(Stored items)
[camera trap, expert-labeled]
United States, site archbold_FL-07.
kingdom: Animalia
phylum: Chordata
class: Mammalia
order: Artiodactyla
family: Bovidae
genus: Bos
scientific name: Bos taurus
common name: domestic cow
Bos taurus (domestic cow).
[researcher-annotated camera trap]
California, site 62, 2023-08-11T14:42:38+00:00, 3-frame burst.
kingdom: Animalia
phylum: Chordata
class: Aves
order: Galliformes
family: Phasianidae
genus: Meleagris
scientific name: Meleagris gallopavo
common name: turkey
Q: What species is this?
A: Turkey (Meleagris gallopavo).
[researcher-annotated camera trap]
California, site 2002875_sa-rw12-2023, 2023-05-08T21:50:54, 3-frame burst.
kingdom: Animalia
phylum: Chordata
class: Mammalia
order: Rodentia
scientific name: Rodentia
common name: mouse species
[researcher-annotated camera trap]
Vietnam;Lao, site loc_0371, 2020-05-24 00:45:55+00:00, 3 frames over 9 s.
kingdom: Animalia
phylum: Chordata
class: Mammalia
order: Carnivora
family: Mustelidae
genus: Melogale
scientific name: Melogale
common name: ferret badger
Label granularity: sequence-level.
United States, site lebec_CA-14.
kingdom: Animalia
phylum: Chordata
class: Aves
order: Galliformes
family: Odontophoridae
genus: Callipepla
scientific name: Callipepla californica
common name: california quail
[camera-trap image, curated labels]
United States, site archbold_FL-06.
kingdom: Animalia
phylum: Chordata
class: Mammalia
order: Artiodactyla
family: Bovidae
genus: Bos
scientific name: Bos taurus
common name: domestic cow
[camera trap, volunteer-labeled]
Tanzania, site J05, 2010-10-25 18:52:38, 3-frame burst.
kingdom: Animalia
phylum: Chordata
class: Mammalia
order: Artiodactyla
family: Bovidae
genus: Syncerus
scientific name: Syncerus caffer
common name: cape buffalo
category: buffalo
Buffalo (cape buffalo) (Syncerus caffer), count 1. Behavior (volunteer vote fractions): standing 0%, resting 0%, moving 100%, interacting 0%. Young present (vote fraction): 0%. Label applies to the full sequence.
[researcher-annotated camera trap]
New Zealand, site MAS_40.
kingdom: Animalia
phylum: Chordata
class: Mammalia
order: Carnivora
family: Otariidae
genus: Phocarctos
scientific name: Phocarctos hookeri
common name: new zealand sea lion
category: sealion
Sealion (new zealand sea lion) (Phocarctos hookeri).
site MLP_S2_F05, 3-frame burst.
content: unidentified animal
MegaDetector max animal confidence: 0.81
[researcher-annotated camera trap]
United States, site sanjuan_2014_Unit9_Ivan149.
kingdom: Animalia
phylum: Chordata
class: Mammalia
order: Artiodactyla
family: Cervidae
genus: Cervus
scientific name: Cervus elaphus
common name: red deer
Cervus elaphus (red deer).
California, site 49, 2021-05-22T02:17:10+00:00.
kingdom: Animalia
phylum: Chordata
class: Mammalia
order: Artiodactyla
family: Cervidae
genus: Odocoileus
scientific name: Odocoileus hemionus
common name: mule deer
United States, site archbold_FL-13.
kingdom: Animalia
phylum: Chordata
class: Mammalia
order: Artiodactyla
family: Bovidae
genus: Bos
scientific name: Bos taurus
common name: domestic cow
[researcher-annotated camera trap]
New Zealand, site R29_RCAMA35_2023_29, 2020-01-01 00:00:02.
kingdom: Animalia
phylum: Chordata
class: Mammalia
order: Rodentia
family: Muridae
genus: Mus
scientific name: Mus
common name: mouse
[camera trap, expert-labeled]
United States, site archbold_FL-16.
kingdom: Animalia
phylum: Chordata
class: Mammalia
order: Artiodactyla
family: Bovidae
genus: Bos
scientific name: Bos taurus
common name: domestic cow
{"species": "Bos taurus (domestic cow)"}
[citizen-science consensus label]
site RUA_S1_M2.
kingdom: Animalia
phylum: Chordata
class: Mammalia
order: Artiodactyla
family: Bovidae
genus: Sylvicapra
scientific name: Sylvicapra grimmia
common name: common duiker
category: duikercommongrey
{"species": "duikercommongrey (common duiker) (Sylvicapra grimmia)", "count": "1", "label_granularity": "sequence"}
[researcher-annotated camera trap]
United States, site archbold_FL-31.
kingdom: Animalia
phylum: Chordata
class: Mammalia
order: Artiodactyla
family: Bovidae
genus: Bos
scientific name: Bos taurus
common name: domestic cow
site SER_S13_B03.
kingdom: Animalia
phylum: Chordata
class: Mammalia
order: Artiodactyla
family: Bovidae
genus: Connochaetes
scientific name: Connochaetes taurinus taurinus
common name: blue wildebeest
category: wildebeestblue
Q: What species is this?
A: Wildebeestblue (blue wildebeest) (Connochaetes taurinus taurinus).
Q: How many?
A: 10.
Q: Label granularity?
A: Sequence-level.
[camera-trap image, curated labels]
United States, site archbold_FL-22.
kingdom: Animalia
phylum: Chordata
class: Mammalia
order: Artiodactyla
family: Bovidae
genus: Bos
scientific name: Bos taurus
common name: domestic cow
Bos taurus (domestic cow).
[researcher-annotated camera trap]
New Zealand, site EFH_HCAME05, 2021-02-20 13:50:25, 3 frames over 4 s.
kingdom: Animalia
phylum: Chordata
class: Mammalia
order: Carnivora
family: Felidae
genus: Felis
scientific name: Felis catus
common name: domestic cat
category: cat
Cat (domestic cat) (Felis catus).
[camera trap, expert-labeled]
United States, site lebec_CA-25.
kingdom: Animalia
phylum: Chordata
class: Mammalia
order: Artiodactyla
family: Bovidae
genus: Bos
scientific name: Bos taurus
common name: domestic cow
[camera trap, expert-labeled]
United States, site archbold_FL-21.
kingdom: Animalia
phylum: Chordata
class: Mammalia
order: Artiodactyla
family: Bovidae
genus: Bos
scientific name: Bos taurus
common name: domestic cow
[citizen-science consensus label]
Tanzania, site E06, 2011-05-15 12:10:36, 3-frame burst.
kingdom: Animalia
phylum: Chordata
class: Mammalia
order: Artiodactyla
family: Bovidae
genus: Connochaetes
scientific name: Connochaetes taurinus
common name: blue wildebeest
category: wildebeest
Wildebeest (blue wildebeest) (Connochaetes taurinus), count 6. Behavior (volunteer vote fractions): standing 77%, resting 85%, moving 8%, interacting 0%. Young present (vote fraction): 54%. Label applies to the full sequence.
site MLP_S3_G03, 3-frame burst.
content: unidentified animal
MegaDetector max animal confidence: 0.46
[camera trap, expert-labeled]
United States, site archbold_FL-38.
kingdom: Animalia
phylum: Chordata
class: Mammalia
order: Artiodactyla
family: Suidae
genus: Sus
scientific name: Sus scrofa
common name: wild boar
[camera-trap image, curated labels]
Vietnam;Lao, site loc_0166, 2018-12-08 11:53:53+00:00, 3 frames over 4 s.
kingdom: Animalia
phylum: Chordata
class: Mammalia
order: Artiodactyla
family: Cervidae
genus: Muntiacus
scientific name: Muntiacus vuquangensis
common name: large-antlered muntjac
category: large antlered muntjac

** Problem description **
Please give every entry again, precisely as it appears.

** Solution **
[camera trap, expert-labeled]
United States, site archbold_FL-07.
kingdom: Animalia
phylum: Chordata
class: Mammalia
order: Artiodactyla
family: Bovidae
genus: Bos
scientific name: Bos taurus
common name: domestic cow
Bos taurus (domestic cow).
[researcher-annotated camera trap]
California, site 62, 2023-08-11T14:42:38+00:00, 3-frame burst.
kingdom: Animalia
phylum: Chordata
class: Aves
order: Galliformes
family: Phasianidae
genus: Meleagris
scientific name: Meleagris gallopavo
common name: turkey
Q: What species is this?
A: Turkey (Meleagris gallopavo).
[researcher-annotated camera trap]
California, site 2002875_sa-rw12-2023, 2023-05-08T21:50:54, 3-frame burst.
kingdom: Animalia
phylum: Chordata
class: Mammalia
order: Rodentia
scientific name: Rodentia
common name: mouse species
[researcher-annotated camera trap]
Vietnam;Lao, site loc_0371, 2020-05-24 00:45:55+00:00, 3 frames over 9 s.
kingdom: Animalia
phylum: Chordata
class: Mammalia
order: Carnivora
family: Mustelidae
genus: Melogale
scientific name: Melogale
common name: ferret badger
Label granularity: sequence-level.
United States, site lebec_CA-14.
kingdom: Animalia
phylum: Chordata
class: Aves
order: Galliformes
family: Odontophoridae
genus: Callipepla
scientific name: Callipepla californica
common name: california quail
[camera-trap image, curated labels]
United States, site archbold_FL-06.
kingdom: Animalia
phylum: Chordata
class: Mammalia
order: Artiodactyla
family: Bovidae
genus: Bos
scientific name: Bos taurus
common name: domestic cow
[camera trap, volunteer-labeled]
Tanzania, site J05, 2010-10-25 18:52:38, 3-frame burst.
kingdom: Animalia
phylum: Chordata
class: Mammalia
order: Artiodactyla
family: Bovidae
genus: Syncerus
scientific name: Syncerus caffer
common name: cape buffalo
category: buffalo
Buffalo (cape buffalo) (Syncerus caffer), count 1. Behavior (volunteer vote fractions): standing 0%, resting 0%, moving 100%, interacting 0%. Young present (vote fraction): 0%. Label applies to the full sequence.
[researcher-annotated camera trap]
New Zealand, site MAS_40.
kingdom: Animalia
phylum: Chordata
class: Mammalia
order: Carnivora
family: Otariidae
genus: Phocarctos
scientific name: Phocarctos hookeri
common name: new zealand sea lion
category: sealion
Sealion (new zealand sea lion) (Phocarctos hookeri).
site MLP_S2_F05, 3-frame burst.
content: unidentified animal
MegaDetector max animal confidence: 0.81
[researcher-annotated camera trap]
United States, site sanjuan_2014_Unit9_Ivan149.
kingdom: Animalia
phylum: Chordata
class: Mammalia
order: Artiodactyla
family: Cervidae
genus: Cervus
scientific name: Cervus elaphus
common name: red deer
Cervus elaphus (red deer).
California, site 49, 2021-05-22T02:17:10+00:00.
kingdom: Animalia
phylum: Chordata
class: Mammalia
order: Artiodactyla
family: Cervidae
genus: Odocoileus
scientific name: Odocoileus hemionus
common name: mule deer
United States, site archbold_FL-13.
kingdom: Animalia
phylum: Chordata
class: Mammalia
order: Artiodactyla
family: Bovidae
genus: Bos
scientific name: Bos taurus
common name: domestic cow
[researcher-annotated camera trap]
New Zealand, site R29_RCAMA35_2023_29, 2020-01-01 00:00:02.
kingdom: Animalia
phylum: Chordata
class: Mammalia
order: Rodentia
family: Muridae
genus: Mus
scientific name: Mus
common name: mouse
[camera trap, expert-labeled]
United States, site archbold_FL-16.
kingdom: Animalia
phylum: Chordata
class: Mammalia
order: Artiodactyla
family: Bovidae
genus: Bos
scientific name: Bos taurus
common name: domestic cow
{"species": "Bos taurus (domestic cow)"}
[citizen-science consensus label]
site RUA_S1_M2.
kingdom: Animalia
phylum: Chordata
class: Mammalia
order: Artiodactyla
family: Bovidae
genus: Sylvicapra
scientific name: Sylvicapra grimmia
common name: common duiker
category: duikercommongrey
{"species": "duikercommongrey (common duiker) (Sylvicapra grimmia)", "count": "1", "label_granularity": "sequence"}
[researcher-annotated camera trap]
United States, site archbold_FL-31.
kingdom: Animalia
phylum: Chordata
class: Mammalia
order: Artiodactyla
family: Bovidae
genus: Bos
scientific name: Bos taurus
common name: domestic cow
site SER_S13_B03.
kingdom: Animalia
phylum: Chordata
class: Mammalia
order: Artiodactyla
family: Bovidae
genus: Connochaetes
scientific name: Connochaetes taurinus taurinus
common name: blue wildebeest
category: wildebeestblue
Q: What species is this?
A: Wildebeestblue (blue wildebeest) (Connochaetes taurinus taurinus).
Q: How many?
A: 10.
Q: Label granularity?
A: Sequence-level.
[camera-trap image, curated labels]
United States, site archbold_FL-22.
kingdom: Animalia
phylum: Chordata
class: Mammalia
order: Artiodactyla
family: Bovidae
genus: Bos
scientific name: Bos taurus
common name: domestic cow
Bos taurus (domestic cow).
[researcher-annotated camera trap]
New Zealand, site EFH_HCAME05, 2021-02-20 13:50:25, 3 frames over 4 s.
kingdom: Animalia
phylum: Chordata
class: Mammalia
order: Carnivora
family: Felidae
genus: Felis
scientific name: Felis catus
common name: domestic cat
category: cat
Cat (domestic cat) (Felis catus).
[camera trap, expert-labeled]
United States, site lebec_CA-25.
kingdom: Animalia
phylum: Chordata
class: Mammalia
order: Artiodactyla
family: Bovidae
genus: Bos
scientific name: Bos taurus
common name: domestic cow
[camera trap, expert-labeled]
United States, site archbold_FL-21.
kingdom: Animalia
phylum: Chordata
class: Mammalia
order: Artiodactyla
family: Bovidae
genus: Bos
scientific name: Bos taurus
common name: domestic cow
[citizen-science consensus label]
Tanzania, site E06, 2011-05-15 12:10:36, 3-frame burst.
kingdom: Animalia
phylum: Chordata
class: Mammalia
order: Artiodactyla
family: Bovidae
genus: Connochaetes
scientific name: Connochaetes taurinus
common name: blue wildebeest
category: wildebeest
Wildebeest (blue wildebeest) (Connochaetes taurinus), count 6. Behavior (volunteer vote fractions): standing 77%, resting 85%, moving 8%, interacting 0%. Young present (vote fraction): 54%. Label applies to the full sequence.
site MLP_S3_G03, 3-frame burst.
content: unidentified animal
MegaDetector max animal confidence: 0.46
[camera trap, expert-labeled]
United States, site archbold_FL-38.
kingdom: Animalia
phylum: Chordata
class: Mammalia
order: Artiodactyla
family: Suidae
genus: Sus
scientific name: Sus scrofa
common name: wild boar
[camera-trap image, curated labels]
Vietnam;Lao, site loc_0166, 2018-12-08 11:53:53+00:00, 3 frames over 4 s.
kingdom: Animalia
phylum: Chordata
class: Mammalia
order: Artiodactyla
family: Cervidae
genus: Muntiacus
scientific name: Muntiacus vuquangensis
common name: large-antlered muntjac
category: large antlered muntjac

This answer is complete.